Am 22. August 2009 zog es die Leute ins YAAM um sich Lt. Stitchie zu Leibe zu ziehen. Der Lieutenant, der 1997 einen schweren Verkehrsunfall hatte, fühlt sich seitdem von Jesus zum Gospel-Reggae berufen und kehrte ab da an dem Raggamuffin-Dancehall den Rücken.

Vor dem Konzert trafen wir den bestens gelaunten Lt. Stitchie ihm einige Fragen zu stellen.

 

Stitchie, wie gehts dir?

LS: Mir gehts exzellent, sehr gut.

Wie kommt es, dass du deutsch kannst?

LS: Ich habe einen guten Lehrer, Sheriff.
 


Wir machen das Interview ja vor deinem Auftritt. Welche Erwartungen hast du an den heutigen Abend, an die Leute?

LS: Nun, das ist nicht mein erstes Mal hier in Berlin. Seit 2007 als ich mein erstes Konzert hier gab, war das Feedback wie immer atemberaubend, und es wird jedes Mal noch besser.
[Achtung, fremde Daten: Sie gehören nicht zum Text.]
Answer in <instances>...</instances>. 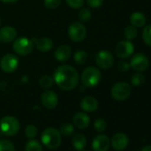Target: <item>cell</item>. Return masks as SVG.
<instances>
[{
	"mask_svg": "<svg viewBox=\"0 0 151 151\" xmlns=\"http://www.w3.org/2000/svg\"><path fill=\"white\" fill-rule=\"evenodd\" d=\"M53 80L60 89L70 91L78 86L79 75L77 69L72 66L61 65L55 69L53 73Z\"/></svg>",
	"mask_w": 151,
	"mask_h": 151,
	"instance_id": "cell-1",
	"label": "cell"
},
{
	"mask_svg": "<svg viewBox=\"0 0 151 151\" xmlns=\"http://www.w3.org/2000/svg\"><path fill=\"white\" fill-rule=\"evenodd\" d=\"M41 141L49 149H56L61 143V134L60 131L53 127L45 129L41 134Z\"/></svg>",
	"mask_w": 151,
	"mask_h": 151,
	"instance_id": "cell-2",
	"label": "cell"
},
{
	"mask_svg": "<svg viewBox=\"0 0 151 151\" xmlns=\"http://www.w3.org/2000/svg\"><path fill=\"white\" fill-rule=\"evenodd\" d=\"M101 79V73L95 67H88L84 69L81 75V81L86 87L92 88L96 86Z\"/></svg>",
	"mask_w": 151,
	"mask_h": 151,
	"instance_id": "cell-3",
	"label": "cell"
},
{
	"mask_svg": "<svg viewBox=\"0 0 151 151\" xmlns=\"http://www.w3.org/2000/svg\"><path fill=\"white\" fill-rule=\"evenodd\" d=\"M0 130L6 136H14L20 130V123L14 116H6L0 120Z\"/></svg>",
	"mask_w": 151,
	"mask_h": 151,
	"instance_id": "cell-4",
	"label": "cell"
},
{
	"mask_svg": "<svg viewBox=\"0 0 151 151\" xmlns=\"http://www.w3.org/2000/svg\"><path fill=\"white\" fill-rule=\"evenodd\" d=\"M34 48V43L32 39L27 38L25 37L15 38L14 44H13V49L14 51L22 56H25L29 54Z\"/></svg>",
	"mask_w": 151,
	"mask_h": 151,
	"instance_id": "cell-5",
	"label": "cell"
},
{
	"mask_svg": "<svg viewBox=\"0 0 151 151\" xmlns=\"http://www.w3.org/2000/svg\"><path fill=\"white\" fill-rule=\"evenodd\" d=\"M69 38L74 42H81L86 37V28L79 22H72L68 29Z\"/></svg>",
	"mask_w": 151,
	"mask_h": 151,
	"instance_id": "cell-6",
	"label": "cell"
},
{
	"mask_svg": "<svg viewBox=\"0 0 151 151\" xmlns=\"http://www.w3.org/2000/svg\"><path fill=\"white\" fill-rule=\"evenodd\" d=\"M131 91L132 89L129 84L125 82H118L113 86L111 89V95L116 101H122L130 96Z\"/></svg>",
	"mask_w": 151,
	"mask_h": 151,
	"instance_id": "cell-7",
	"label": "cell"
},
{
	"mask_svg": "<svg viewBox=\"0 0 151 151\" xmlns=\"http://www.w3.org/2000/svg\"><path fill=\"white\" fill-rule=\"evenodd\" d=\"M19 66V59L17 56L8 53L3 56L0 60V68L6 73H13L14 72Z\"/></svg>",
	"mask_w": 151,
	"mask_h": 151,
	"instance_id": "cell-8",
	"label": "cell"
},
{
	"mask_svg": "<svg viewBox=\"0 0 151 151\" xmlns=\"http://www.w3.org/2000/svg\"><path fill=\"white\" fill-rule=\"evenodd\" d=\"M96 64L102 69H109L114 65V56L108 50H101L95 58Z\"/></svg>",
	"mask_w": 151,
	"mask_h": 151,
	"instance_id": "cell-9",
	"label": "cell"
},
{
	"mask_svg": "<svg viewBox=\"0 0 151 151\" xmlns=\"http://www.w3.org/2000/svg\"><path fill=\"white\" fill-rule=\"evenodd\" d=\"M134 51V46L129 40H123L116 44L115 52L118 58L126 59L130 57Z\"/></svg>",
	"mask_w": 151,
	"mask_h": 151,
	"instance_id": "cell-10",
	"label": "cell"
},
{
	"mask_svg": "<svg viewBox=\"0 0 151 151\" xmlns=\"http://www.w3.org/2000/svg\"><path fill=\"white\" fill-rule=\"evenodd\" d=\"M149 60L143 53H137L131 58L130 66L137 72H142L148 68Z\"/></svg>",
	"mask_w": 151,
	"mask_h": 151,
	"instance_id": "cell-11",
	"label": "cell"
},
{
	"mask_svg": "<svg viewBox=\"0 0 151 151\" xmlns=\"http://www.w3.org/2000/svg\"><path fill=\"white\" fill-rule=\"evenodd\" d=\"M58 96L53 91L47 90L44 92L41 95V102L43 106L48 109H52L56 108V106L58 105Z\"/></svg>",
	"mask_w": 151,
	"mask_h": 151,
	"instance_id": "cell-12",
	"label": "cell"
},
{
	"mask_svg": "<svg viewBox=\"0 0 151 151\" xmlns=\"http://www.w3.org/2000/svg\"><path fill=\"white\" fill-rule=\"evenodd\" d=\"M92 147L94 151H108L110 147V139L106 135H97L92 142Z\"/></svg>",
	"mask_w": 151,
	"mask_h": 151,
	"instance_id": "cell-13",
	"label": "cell"
},
{
	"mask_svg": "<svg viewBox=\"0 0 151 151\" xmlns=\"http://www.w3.org/2000/svg\"><path fill=\"white\" fill-rule=\"evenodd\" d=\"M129 143V139L127 135H125L123 132H117L115 135H113L110 144L112 147L116 150H123L124 149Z\"/></svg>",
	"mask_w": 151,
	"mask_h": 151,
	"instance_id": "cell-14",
	"label": "cell"
},
{
	"mask_svg": "<svg viewBox=\"0 0 151 151\" xmlns=\"http://www.w3.org/2000/svg\"><path fill=\"white\" fill-rule=\"evenodd\" d=\"M32 41L34 45H36V47L37 48V50L43 52H49L52 48V45H53L52 40L47 37H34L32 38Z\"/></svg>",
	"mask_w": 151,
	"mask_h": 151,
	"instance_id": "cell-15",
	"label": "cell"
},
{
	"mask_svg": "<svg viewBox=\"0 0 151 151\" xmlns=\"http://www.w3.org/2000/svg\"><path fill=\"white\" fill-rule=\"evenodd\" d=\"M17 31L14 28L11 26H6L0 29V42L10 43L16 38Z\"/></svg>",
	"mask_w": 151,
	"mask_h": 151,
	"instance_id": "cell-16",
	"label": "cell"
},
{
	"mask_svg": "<svg viewBox=\"0 0 151 151\" xmlns=\"http://www.w3.org/2000/svg\"><path fill=\"white\" fill-rule=\"evenodd\" d=\"M73 124L78 129H86L90 124V117L84 112H78L73 116Z\"/></svg>",
	"mask_w": 151,
	"mask_h": 151,
	"instance_id": "cell-17",
	"label": "cell"
},
{
	"mask_svg": "<svg viewBox=\"0 0 151 151\" xmlns=\"http://www.w3.org/2000/svg\"><path fill=\"white\" fill-rule=\"evenodd\" d=\"M71 53H72V51H71L70 46H68L67 45H63L59 46L55 50L54 57H55L56 60H58L60 62H64V61H67L70 58Z\"/></svg>",
	"mask_w": 151,
	"mask_h": 151,
	"instance_id": "cell-18",
	"label": "cell"
},
{
	"mask_svg": "<svg viewBox=\"0 0 151 151\" xmlns=\"http://www.w3.org/2000/svg\"><path fill=\"white\" fill-rule=\"evenodd\" d=\"M98 101L94 97L86 96L84 97L80 102L81 109L86 112H93L98 109Z\"/></svg>",
	"mask_w": 151,
	"mask_h": 151,
	"instance_id": "cell-19",
	"label": "cell"
},
{
	"mask_svg": "<svg viewBox=\"0 0 151 151\" xmlns=\"http://www.w3.org/2000/svg\"><path fill=\"white\" fill-rule=\"evenodd\" d=\"M86 143H87L86 138L82 133L75 134L72 138V145L77 150H79V151L83 150L85 147L86 146Z\"/></svg>",
	"mask_w": 151,
	"mask_h": 151,
	"instance_id": "cell-20",
	"label": "cell"
},
{
	"mask_svg": "<svg viewBox=\"0 0 151 151\" xmlns=\"http://www.w3.org/2000/svg\"><path fill=\"white\" fill-rule=\"evenodd\" d=\"M130 22L133 27L139 28V27L144 26L146 24L147 20H146L144 14H142L140 12H135V13L132 14V15L130 17Z\"/></svg>",
	"mask_w": 151,
	"mask_h": 151,
	"instance_id": "cell-21",
	"label": "cell"
},
{
	"mask_svg": "<svg viewBox=\"0 0 151 151\" xmlns=\"http://www.w3.org/2000/svg\"><path fill=\"white\" fill-rule=\"evenodd\" d=\"M25 151H43V147L40 142L31 139L27 142L25 146Z\"/></svg>",
	"mask_w": 151,
	"mask_h": 151,
	"instance_id": "cell-22",
	"label": "cell"
},
{
	"mask_svg": "<svg viewBox=\"0 0 151 151\" xmlns=\"http://www.w3.org/2000/svg\"><path fill=\"white\" fill-rule=\"evenodd\" d=\"M131 83L134 86H140L145 83V77L140 72H136L132 76Z\"/></svg>",
	"mask_w": 151,
	"mask_h": 151,
	"instance_id": "cell-23",
	"label": "cell"
},
{
	"mask_svg": "<svg viewBox=\"0 0 151 151\" xmlns=\"http://www.w3.org/2000/svg\"><path fill=\"white\" fill-rule=\"evenodd\" d=\"M60 132L63 136L69 137L74 132V126L70 123H64L60 127Z\"/></svg>",
	"mask_w": 151,
	"mask_h": 151,
	"instance_id": "cell-24",
	"label": "cell"
},
{
	"mask_svg": "<svg viewBox=\"0 0 151 151\" xmlns=\"http://www.w3.org/2000/svg\"><path fill=\"white\" fill-rule=\"evenodd\" d=\"M54 83V80L52 78H51L50 76H43V77L40 78L39 79V85L42 88H45V89H48L50 87L52 86Z\"/></svg>",
	"mask_w": 151,
	"mask_h": 151,
	"instance_id": "cell-25",
	"label": "cell"
},
{
	"mask_svg": "<svg viewBox=\"0 0 151 151\" xmlns=\"http://www.w3.org/2000/svg\"><path fill=\"white\" fill-rule=\"evenodd\" d=\"M74 60L78 64H84L87 60V53L84 50H78L74 54Z\"/></svg>",
	"mask_w": 151,
	"mask_h": 151,
	"instance_id": "cell-26",
	"label": "cell"
},
{
	"mask_svg": "<svg viewBox=\"0 0 151 151\" xmlns=\"http://www.w3.org/2000/svg\"><path fill=\"white\" fill-rule=\"evenodd\" d=\"M124 37H125L126 40L131 41V40H133L134 38H136L138 32H137L136 28L133 27V26L132 25V26H128V27L124 29Z\"/></svg>",
	"mask_w": 151,
	"mask_h": 151,
	"instance_id": "cell-27",
	"label": "cell"
},
{
	"mask_svg": "<svg viewBox=\"0 0 151 151\" xmlns=\"http://www.w3.org/2000/svg\"><path fill=\"white\" fill-rule=\"evenodd\" d=\"M142 38L146 45L151 46V24L147 25L142 31Z\"/></svg>",
	"mask_w": 151,
	"mask_h": 151,
	"instance_id": "cell-28",
	"label": "cell"
},
{
	"mask_svg": "<svg viewBox=\"0 0 151 151\" xmlns=\"http://www.w3.org/2000/svg\"><path fill=\"white\" fill-rule=\"evenodd\" d=\"M92 17V13L88 8H82L78 13V19L81 22H88Z\"/></svg>",
	"mask_w": 151,
	"mask_h": 151,
	"instance_id": "cell-29",
	"label": "cell"
},
{
	"mask_svg": "<svg viewBox=\"0 0 151 151\" xmlns=\"http://www.w3.org/2000/svg\"><path fill=\"white\" fill-rule=\"evenodd\" d=\"M0 151H15L14 144L6 139L0 140Z\"/></svg>",
	"mask_w": 151,
	"mask_h": 151,
	"instance_id": "cell-30",
	"label": "cell"
},
{
	"mask_svg": "<svg viewBox=\"0 0 151 151\" xmlns=\"http://www.w3.org/2000/svg\"><path fill=\"white\" fill-rule=\"evenodd\" d=\"M25 134L29 139H34L37 135V128L34 124H29L25 129Z\"/></svg>",
	"mask_w": 151,
	"mask_h": 151,
	"instance_id": "cell-31",
	"label": "cell"
},
{
	"mask_svg": "<svg viewBox=\"0 0 151 151\" xmlns=\"http://www.w3.org/2000/svg\"><path fill=\"white\" fill-rule=\"evenodd\" d=\"M94 128L98 132H102L106 130L107 128V123L104 119L102 118H99L97 120H95L94 122Z\"/></svg>",
	"mask_w": 151,
	"mask_h": 151,
	"instance_id": "cell-32",
	"label": "cell"
},
{
	"mask_svg": "<svg viewBox=\"0 0 151 151\" xmlns=\"http://www.w3.org/2000/svg\"><path fill=\"white\" fill-rule=\"evenodd\" d=\"M68 6L73 9H78L83 6L85 0H66Z\"/></svg>",
	"mask_w": 151,
	"mask_h": 151,
	"instance_id": "cell-33",
	"label": "cell"
},
{
	"mask_svg": "<svg viewBox=\"0 0 151 151\" xmlns=\"http://www.w3.org/2000/svg\"><path fill=\"white\" fill-rule=\"evenodd\" d=\"M61 2V0H44V5L47 9L57 8Z\"/></svg>",
	"mask_w": 151,
	"mask_h": 151,
	"instance_id": "cell-34",
	"label": "cell"
},
{
	"mask_svg": "<svg viewBox=\"0 0 151 151\" xmlns=\"http://www.w3.org/2000/svg\"><path fill=\"white\" fill-rule=\"evenodd\" d=\"M104 0H86V2L88 4V6L92 8H99L100 6H102Z\"/></svg>",
	"mask_w": 151,
	"mask_h": 151,
	"instance_id": "cell-35",
	"label": "cell"
},
{
	"mask_svg": "<svg viewBox=\"0 0 151 151\" xmlns=\"http://www.w3.org/2000/svg\"><path fill=\"white\" fill-rule=\"evenodd\" d=\"M130 68H131L130 63L127 61H120L117 65V68L121 72H127L130 69Z\"/></svg>",
	"mask_w": 151,
	"mask_h": 151,
	"instance_id": "cell-36",
	"label": "cell"
},
{
	"mask_svg": "<svg viewBox=\"0 0 151 151\" xmlns=\"http://www.w3.org/2000/svg\"><path fill=\"white\" fill-rule=\"evenodd\" d=\"M1 1L5 4H13V3H15L17 0H1Z\"/></svg>",
	"mask_w": 151,
	"mask_h": 151,
	"instance_id": "cell-37",
	"label": "cell"
},
{
	"mask_svg": "<svg viewBox=\"0 0 151 151\" xmlns=\"http://www.w3.org/2000/svg\"><path fill=\"white\" fill-rule=\"evenodd\" d=\"M141 151H151V146H145L141 149Z\"/></svg>",
	"mask_w": 151,
	"mask_h": 151,
	"instance_id": "cell-38",
	"label": "cell"
},
{
	"mask_svg": "<svg viewBox=\"0 0 151 151\" xmlns=\"http://www.w3.org/2000/svg\"><path fill=\"white\" fill-rule=\"evenodd\" d=\"M0 25H1V18H0Z\"/></svg>",
	"mask_w": 151,
	"mask_h": 151,
	"instance_id": "cell-39",
	"label": "cell"
}]
</instances>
Dementsprechend erwarte ich nicht weniger als das die Stimmung Hammer sein wird, und das ich herzlich empfangen werde.

Du warst also bereits schon einmal hier im YAAM?

LS: Ja genau, das ist heute also mein drittes Mal in diesem Club. Mein erster Gig war im Sommer 2007, dann im Winter letzten Jahres und heute das dritte Mal. Und ich erwarte wie immer ein großartiges Feedback.
 


Stitchie, seit 1997 hat sich dein musikalischer Stil hin zum Gospel Reggae geändert.

LS: Ja, nicht nur musikalisch habe ich mich verändert, mein komplettes Leben hat sich gewendet.

Meine Frage ist, in wiefern deine Fans auf deinen Wandel reagiert haben?

LS: Als die Veränderung im August 1997 in mein Leben trat und ich Teil von „Kingdom of God“ bin, habe ich direkt mit dem Singen aufgehört. Erst drei Jahr später bin ich wieder ins Studio gegangen und habe eine neue Platte aufgenommen. Mein neuer Style war für niemanden eine enorme Überraschung, da ich schon immer clean stuff gesungen habe. Was überraschend war, ist, dass ich nun nicht mehr den schnellen Dancehall-Style gebracht habe, der von niemanden sonst dupliziert werden konnte.

Ich war der erste Artist, der Dancehall 1989 nach Deutschland gebracht hat. Ich habe quasi die Berliner Mauer niedergerissen. Nun ja, Gott bereitete den Weg dafür, dass ich 2007 der erste Artist war, der den Reggae-Gospel und Dancehall-Gospel nach Deutschland und Europa bringen sollte. Und als die Leute mich dann das erste Mal wieder hörten, sagten sie: „Hey, der ist jetzt besser als vorher“. Meine Mission ist es, jedem Individuum, der mich hört, das Leben zurück zu bringen.

Vielen Dank und viel Spaß gleich bei deinem Konzert!!!